Error when loading Adam optimizer : Resume training

Mdhvince · July 17, 2019, 7:43pm

Hi ,
I want to resume training but I got an error when loading my optimizer.
States was saved like this:

params = [p for p in model.parameters() if p.requires_grad]
optimizer = optim.Adam(params = params, lr = 0.001)
...

torch.save({
    'epoch': epoch,
    'model_state_dict': model.state_dict(),
    'optimizer_state_dict': optimizer.state_dict()
}, saved_model_path)

I’m trying to load the state like this:

checkpoint = torch.load(MODELPATH, map_location=device)
model.load_state_dict(checkpoint['model_state_dict'])

params = [p for p in model.parameters() if p.requires_grad]
optimizer = optim.Adam(params = params, lr = 0.001)
optimizer.load_state_dict(checkpoint['optimizer_state_dict'])
		
for state in optimizer.state.values():
    for k, v in state.items():
        if isinstance(v, torch.Tensor):
            state[k] = v.to(device)

epoch_resume = checkpoint['epoch']

But I got this error:

Traceback (most recent call last):
  File "train_keypoints_rcnn.py", line 128, in <module>
    optimizer.load_state_dict(checkpoint['optimizer_state_dict'])
  File "/usr/local/lib/python3.6/dist-packages/torch/optim/optimizer.py", line 115, in load_state_dict
    raise ValueError("loaded state dict contains a parameter group "
ValueError: loaded state dict contains a parameter group that doesn't match the size of optimizer's group

The model was trained on GPU Colab with no LRScheduler.

Is something wrong in my code?
Please help me solve this error if you have an idea.

Thank you.
Medhy

Oli · July 17, 2019, 9:10pm

Hey Vince,

Looks fine to me. One possible error could be that you freeze some layers in your model (set the requires_grad to False) before creating your optimiser and before saving -> but forget to freeze your model when you’re resuming training.

Perhaps it would help to print the shapes of your params before saving and before loading to see if they match?
[print(p.size()) for p in params]

Mdhvince · July 18, 2019, 5:49am

Thank you for your response. I thought the problem was only on the optimizer, in fact the problem was on my model. I forgot that I’ve changed the last layer of the network and now everything is working.

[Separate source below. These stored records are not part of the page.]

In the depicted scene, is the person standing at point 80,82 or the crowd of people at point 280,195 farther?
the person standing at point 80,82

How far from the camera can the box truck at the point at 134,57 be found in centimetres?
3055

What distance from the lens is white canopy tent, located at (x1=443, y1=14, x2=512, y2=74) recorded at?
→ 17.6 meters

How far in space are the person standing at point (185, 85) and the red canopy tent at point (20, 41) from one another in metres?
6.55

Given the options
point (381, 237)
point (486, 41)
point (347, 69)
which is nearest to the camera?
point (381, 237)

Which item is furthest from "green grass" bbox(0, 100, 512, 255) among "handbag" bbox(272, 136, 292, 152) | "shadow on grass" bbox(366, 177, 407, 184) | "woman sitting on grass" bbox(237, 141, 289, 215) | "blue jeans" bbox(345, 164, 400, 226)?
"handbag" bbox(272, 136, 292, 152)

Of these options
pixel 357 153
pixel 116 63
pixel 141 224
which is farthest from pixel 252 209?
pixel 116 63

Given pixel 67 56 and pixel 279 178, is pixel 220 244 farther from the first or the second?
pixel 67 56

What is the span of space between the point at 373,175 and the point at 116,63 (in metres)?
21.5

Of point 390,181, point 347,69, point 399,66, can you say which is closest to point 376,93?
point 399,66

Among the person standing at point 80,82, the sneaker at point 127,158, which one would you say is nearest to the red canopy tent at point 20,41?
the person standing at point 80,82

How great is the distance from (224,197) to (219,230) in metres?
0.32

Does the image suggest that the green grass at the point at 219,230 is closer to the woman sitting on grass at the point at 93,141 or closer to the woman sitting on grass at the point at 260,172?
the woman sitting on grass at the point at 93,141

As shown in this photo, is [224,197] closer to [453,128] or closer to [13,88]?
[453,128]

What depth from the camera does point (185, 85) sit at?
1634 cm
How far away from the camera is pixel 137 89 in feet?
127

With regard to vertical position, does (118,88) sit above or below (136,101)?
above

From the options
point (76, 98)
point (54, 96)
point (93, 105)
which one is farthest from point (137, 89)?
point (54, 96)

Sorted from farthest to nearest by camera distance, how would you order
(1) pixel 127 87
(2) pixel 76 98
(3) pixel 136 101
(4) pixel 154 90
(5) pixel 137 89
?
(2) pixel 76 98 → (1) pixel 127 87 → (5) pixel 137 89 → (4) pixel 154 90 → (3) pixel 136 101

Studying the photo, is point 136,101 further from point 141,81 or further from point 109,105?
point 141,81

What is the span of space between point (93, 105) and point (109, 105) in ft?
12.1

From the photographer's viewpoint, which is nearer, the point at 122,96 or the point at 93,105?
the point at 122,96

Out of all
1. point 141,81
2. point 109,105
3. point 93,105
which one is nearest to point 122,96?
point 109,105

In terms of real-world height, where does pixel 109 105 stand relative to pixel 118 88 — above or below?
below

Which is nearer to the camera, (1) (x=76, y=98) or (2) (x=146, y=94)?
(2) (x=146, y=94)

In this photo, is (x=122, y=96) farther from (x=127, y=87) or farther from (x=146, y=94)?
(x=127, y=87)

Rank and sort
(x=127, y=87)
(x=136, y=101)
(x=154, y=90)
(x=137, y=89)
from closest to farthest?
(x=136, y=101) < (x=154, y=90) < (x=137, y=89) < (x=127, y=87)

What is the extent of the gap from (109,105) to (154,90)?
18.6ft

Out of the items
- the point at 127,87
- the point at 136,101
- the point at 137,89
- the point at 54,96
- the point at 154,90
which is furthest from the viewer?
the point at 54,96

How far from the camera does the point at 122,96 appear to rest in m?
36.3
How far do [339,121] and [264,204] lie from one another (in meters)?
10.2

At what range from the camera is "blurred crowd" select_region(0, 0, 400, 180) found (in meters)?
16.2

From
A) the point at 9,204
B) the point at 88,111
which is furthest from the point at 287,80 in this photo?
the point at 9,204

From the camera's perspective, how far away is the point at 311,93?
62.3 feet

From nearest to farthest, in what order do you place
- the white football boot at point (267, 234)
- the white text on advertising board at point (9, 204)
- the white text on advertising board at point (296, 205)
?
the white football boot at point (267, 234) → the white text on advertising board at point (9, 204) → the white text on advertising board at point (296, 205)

n0obcoder · August 21, 2019, 7:28am

I save model(full model not the state_dict of the model) and i save the optimizer.state_dict

Then i load my model and freeze some layers and i define the optimizer again and then load the optimizers state_dict…

It throws an ugly error-
ValueError: loaded state dict contains a parameter group that doesn’t match the size of optimizer’s group

Can you pls help me get it corrected ?

axymis · December 8, 2019, 5:31am

Ok, I was having this error, too. My network is very close to the one at https://github.com/michhar/pytorch-yolo-v3-custom. The main difference between my network and the one in that GitHub repo is my use of the Adedelta optimizer rather than SGD.

Anyway, if you’re “freezing” any part of your network, and your optimizer is only passed “unfrozen” model parameters (i.e. your optimizer filters out model parameters whose requires_grad is False), then when resuming, you’ll need to unfreeze the network again and re-instantiate the optimizer afterwards. See the following code, which loads from a checkpoint:

def load_checkpoint(checkpoint_fpath, model, optimizer):
    # Load the state dicts from file
    checkpoint = torch.load(checkpoint_fpath)
    # Load for model
    model.load_state_dict(checkpoint['state_dict'])

    # Unfreeze model & have to re-instantiate optimizer
    unfreeze_layers(model, stop_layer)
    optimizer = optim.Adadelta(filter(lambda p: p.requires_grad, model.parameters()), lr=1.0, rho=0.95, eps=1e-08)

    # Load for optimizer
    optimizer.load_state_dict(checkpoint['optimizer'])

    return model, optimizer

And to save:

checkpoint = {
    'state_dict': model.state_dict(),
    'optimizer': optimizer.state_dict()
}
torch.save(checkpoint, "savefilepath.pth")

And you can include epoch in this checkpoint dictionary very easily, by just adding another entry such as 'epoch': currentEpoch. This can be then be used in load_checkpoint(), but you’ll have to modify the function yourself.

TL;DR: Whatever freezing/unfreezing operation you performed last before saving has to be done again before instantiating the optimizer.

It seems obvious now (as the optimizer very evidently filters out frozen parameters), but it took me much longer than I care to admit to figure it out… Hope this helps someone!